Segment Start: Exercise text

Hakim; Henze; Matthews; Smirnov
Solo Violin Music
Peter Sheppard
Metier CD92028
website
Best known as leader of the Kreutzer String Quartet (before he acquired an
additional name which my computer can't spell properly -[but mine can - Len])
how fortunate are RAM and London College of Music & Media students to
have Peter Sheppard Skærved as teacher and head of strings.
One is interested by what route this totally personal and unique CD arrived?
He does not list his competition prizes, as do so most instrumentalists,
but with justified pride describes his repertoire, with over a hundred new
works dedicated to him. (That information is almost unreadable, minuscule
type and overprinted in grey!) They should help to steer students away from
exclusive preoccupation with the ubiquitous and over played Bach music for
solo strings.
His notes discuss his personal relationship with the scores and their composers.

Segment End: Exercise text
Segment Start: The data

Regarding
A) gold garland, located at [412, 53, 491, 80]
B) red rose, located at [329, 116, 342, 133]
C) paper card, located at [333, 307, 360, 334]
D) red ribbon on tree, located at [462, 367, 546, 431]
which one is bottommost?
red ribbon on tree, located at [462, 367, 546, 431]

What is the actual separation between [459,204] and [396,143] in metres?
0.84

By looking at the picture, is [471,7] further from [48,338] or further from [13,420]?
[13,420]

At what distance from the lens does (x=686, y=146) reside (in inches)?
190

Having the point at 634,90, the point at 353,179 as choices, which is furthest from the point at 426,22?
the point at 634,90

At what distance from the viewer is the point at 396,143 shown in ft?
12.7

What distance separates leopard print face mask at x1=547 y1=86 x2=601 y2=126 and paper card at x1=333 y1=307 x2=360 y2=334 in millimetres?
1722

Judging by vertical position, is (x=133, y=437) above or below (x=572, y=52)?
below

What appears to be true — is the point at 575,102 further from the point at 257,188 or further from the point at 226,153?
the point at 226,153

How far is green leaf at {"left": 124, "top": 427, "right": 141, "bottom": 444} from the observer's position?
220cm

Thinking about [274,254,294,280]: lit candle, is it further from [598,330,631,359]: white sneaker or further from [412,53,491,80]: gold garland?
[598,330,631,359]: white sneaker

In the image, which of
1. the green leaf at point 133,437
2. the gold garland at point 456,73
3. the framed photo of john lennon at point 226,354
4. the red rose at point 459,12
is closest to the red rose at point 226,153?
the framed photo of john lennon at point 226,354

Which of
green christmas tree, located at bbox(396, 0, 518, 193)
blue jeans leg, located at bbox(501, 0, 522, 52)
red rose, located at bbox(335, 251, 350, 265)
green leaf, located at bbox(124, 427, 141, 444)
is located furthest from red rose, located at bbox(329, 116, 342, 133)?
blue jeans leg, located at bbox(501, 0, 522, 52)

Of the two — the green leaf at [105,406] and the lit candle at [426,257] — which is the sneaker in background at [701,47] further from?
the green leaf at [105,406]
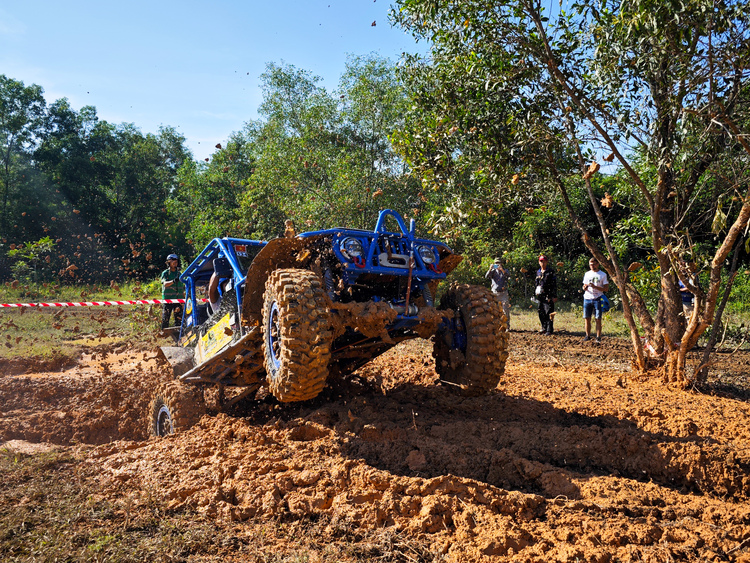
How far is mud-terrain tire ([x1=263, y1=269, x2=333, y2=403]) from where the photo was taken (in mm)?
4184

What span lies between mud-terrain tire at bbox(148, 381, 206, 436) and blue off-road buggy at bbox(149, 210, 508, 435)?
1 centimetres

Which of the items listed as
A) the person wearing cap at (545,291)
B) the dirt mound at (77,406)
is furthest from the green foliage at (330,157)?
the dirt mound at (77,406)

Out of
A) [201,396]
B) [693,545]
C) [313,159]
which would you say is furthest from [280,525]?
[313,159]

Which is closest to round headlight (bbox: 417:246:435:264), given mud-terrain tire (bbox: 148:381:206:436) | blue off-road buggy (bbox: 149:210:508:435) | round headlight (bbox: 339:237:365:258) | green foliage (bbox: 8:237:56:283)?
blue off-road buggy (bbox: 149:210:508:435)

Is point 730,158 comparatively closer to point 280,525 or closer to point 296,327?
point 296,327

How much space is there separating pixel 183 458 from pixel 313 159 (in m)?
16.7

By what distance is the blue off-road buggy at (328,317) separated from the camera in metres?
4.29

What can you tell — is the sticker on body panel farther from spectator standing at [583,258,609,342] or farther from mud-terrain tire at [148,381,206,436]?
spectator standing at [583,258,609,342]

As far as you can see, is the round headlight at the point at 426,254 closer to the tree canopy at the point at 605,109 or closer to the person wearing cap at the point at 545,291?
the tree canopy at the point at 605,109

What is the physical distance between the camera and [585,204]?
66.7 ft

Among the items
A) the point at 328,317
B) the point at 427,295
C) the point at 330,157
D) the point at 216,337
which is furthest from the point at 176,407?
the point at 330,157

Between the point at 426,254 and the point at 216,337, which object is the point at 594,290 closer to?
the point at 426,254

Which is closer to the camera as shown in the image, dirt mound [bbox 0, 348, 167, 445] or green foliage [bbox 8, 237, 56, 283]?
dirt mound [bbox 0, 348, 167, 445]

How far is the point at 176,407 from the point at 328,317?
7.58 ft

Segment End: The data

_What the task asks_.
Copy the CD review word for word, from "how fortunate are" up to and including "unique CD arrived?".

_Answer box_.
how fortunate are RAM and London College of Music & Media students to
have Peter Sheppard Skærved as teacher and head of strings.
One is interested by what route this totally personal and unique CD arrived?